TASK OBJECTIVE
For this exercise, write out each entry below exactly, omitting the images.

(RECORD EXTRACTS begins)

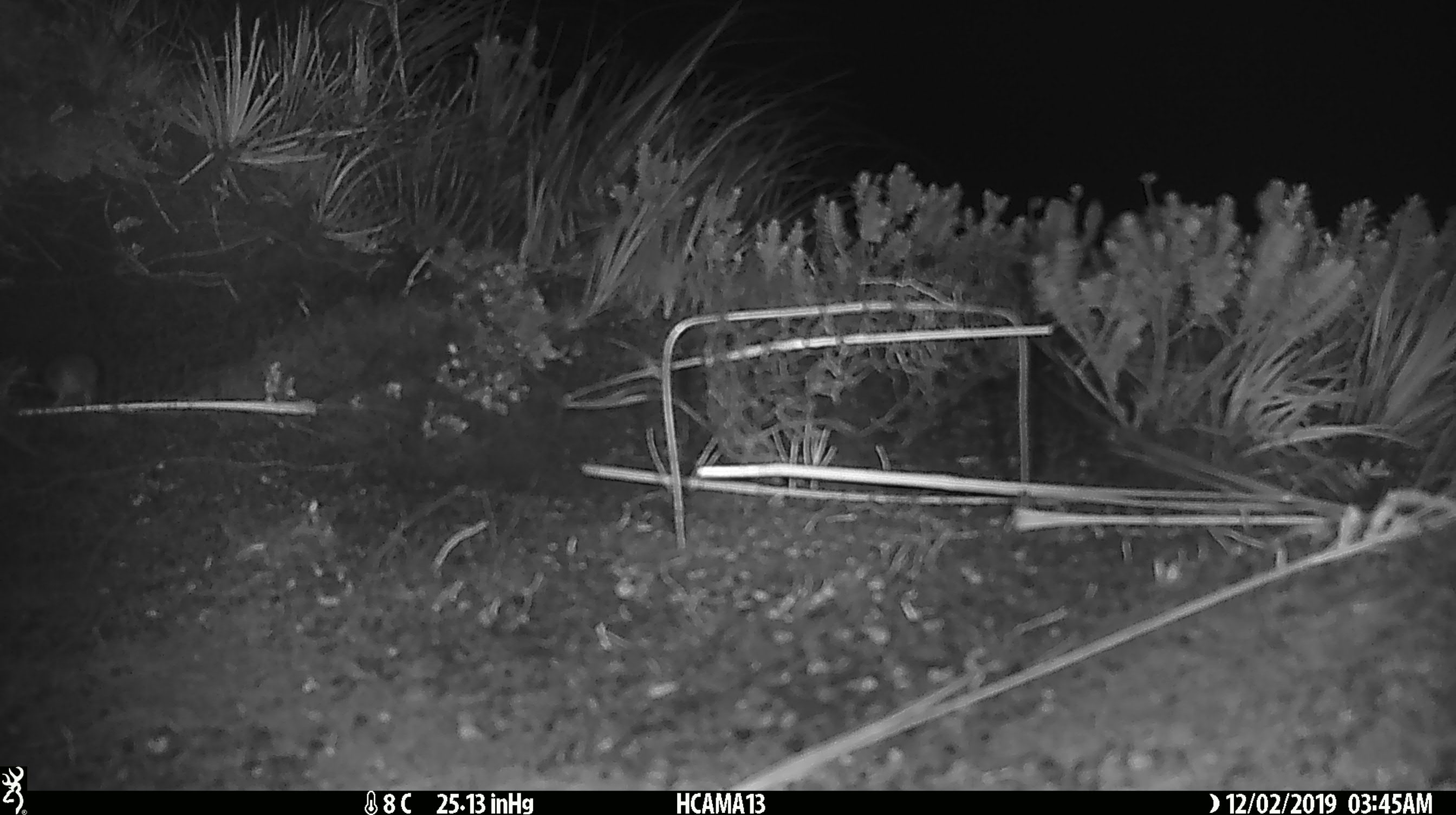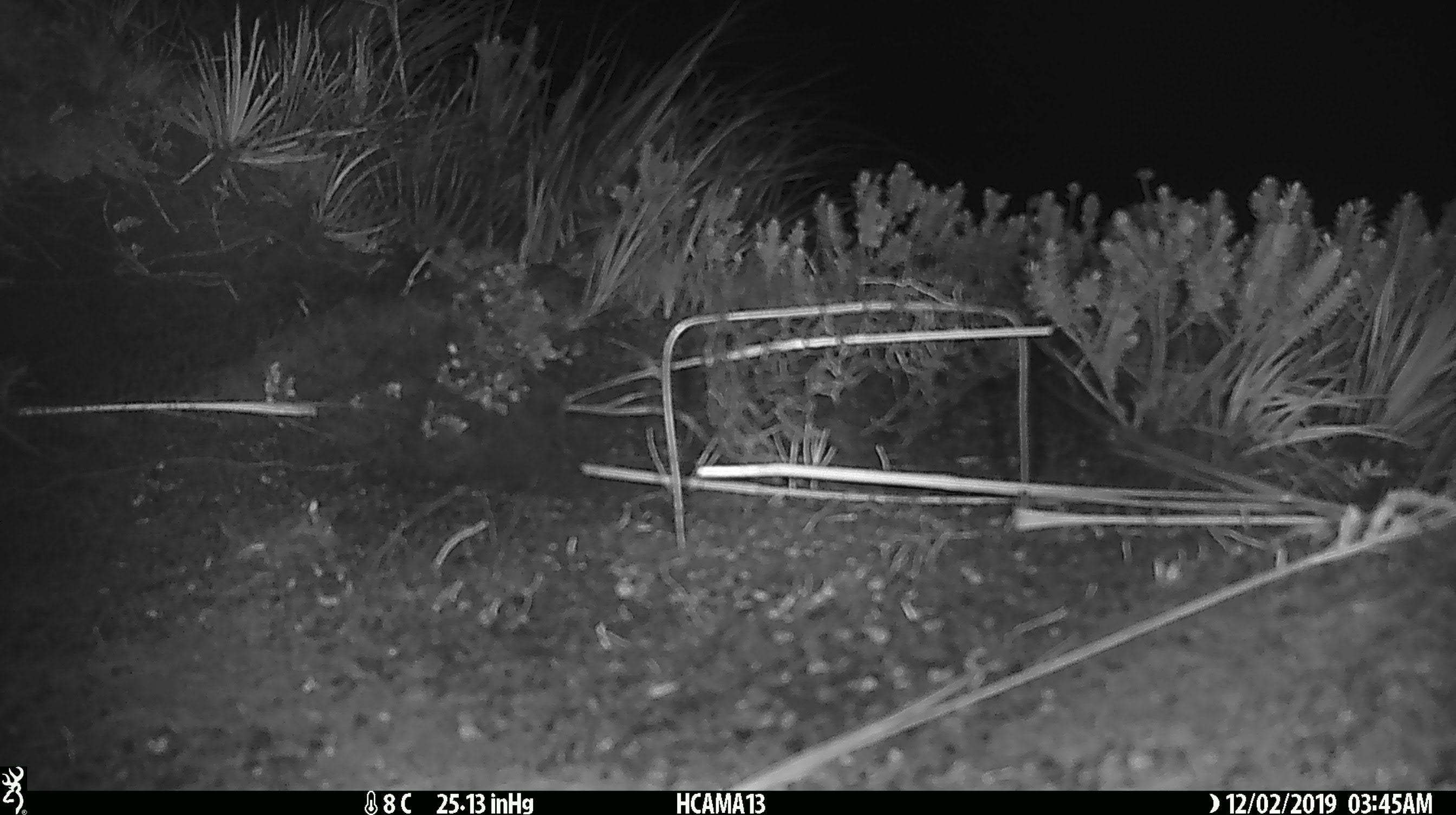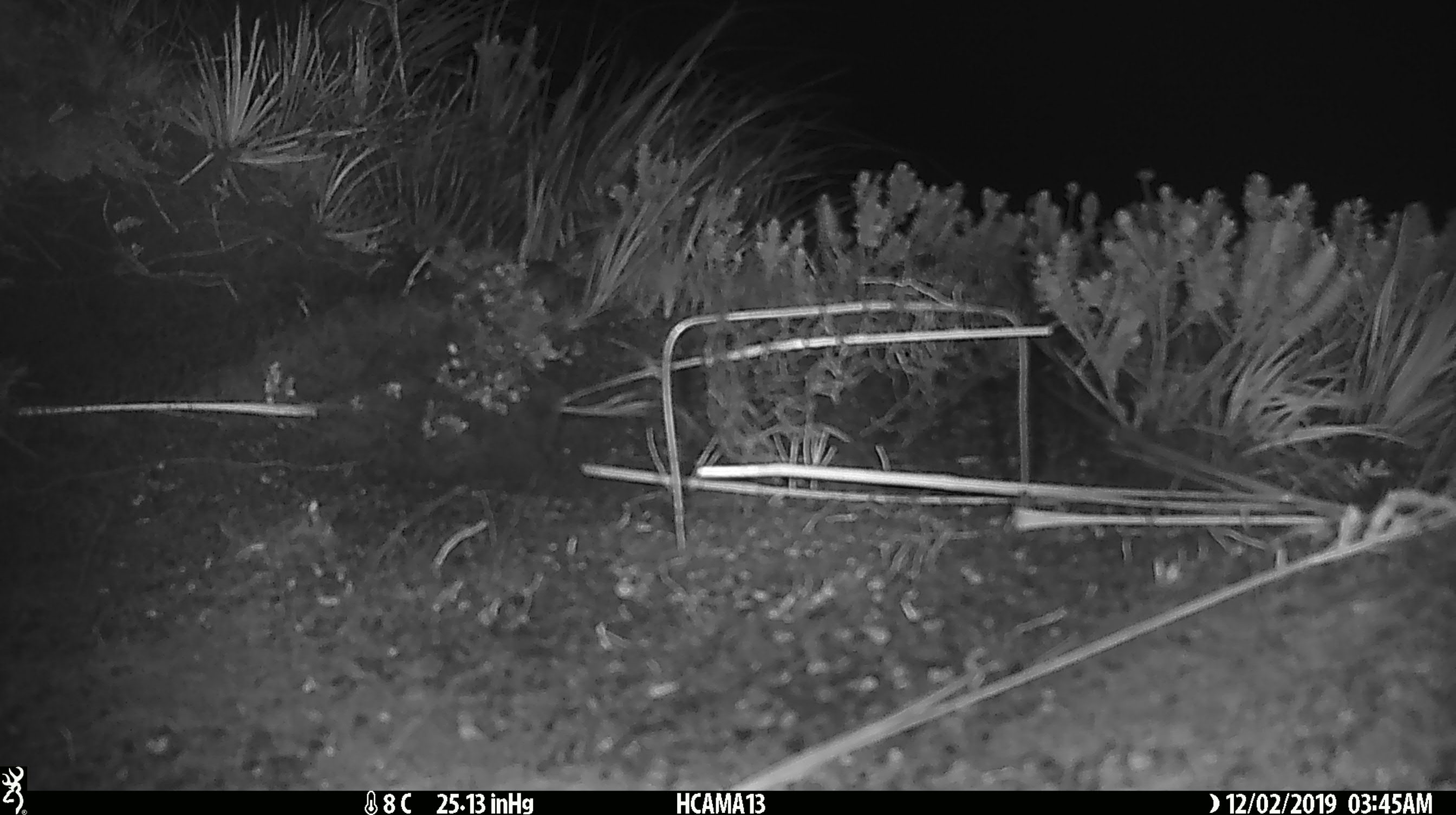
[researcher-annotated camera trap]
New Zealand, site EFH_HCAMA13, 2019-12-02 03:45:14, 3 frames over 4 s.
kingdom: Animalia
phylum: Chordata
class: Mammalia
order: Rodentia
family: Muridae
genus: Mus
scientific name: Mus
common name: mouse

(RECORD EXTRACTS ends)

RESPONSE AREA
[researcher-annotated camera trap]
New Zealand, site EFH_HCAMA13, 2019-12-02 03:45:14, 3 frames over 4 s.
kingdom: Animalia
phylum: Chordata
class: Mammalia
order: Rodentia
family: Muridae
genus: Mus
scientific name: Mus
common name: mouse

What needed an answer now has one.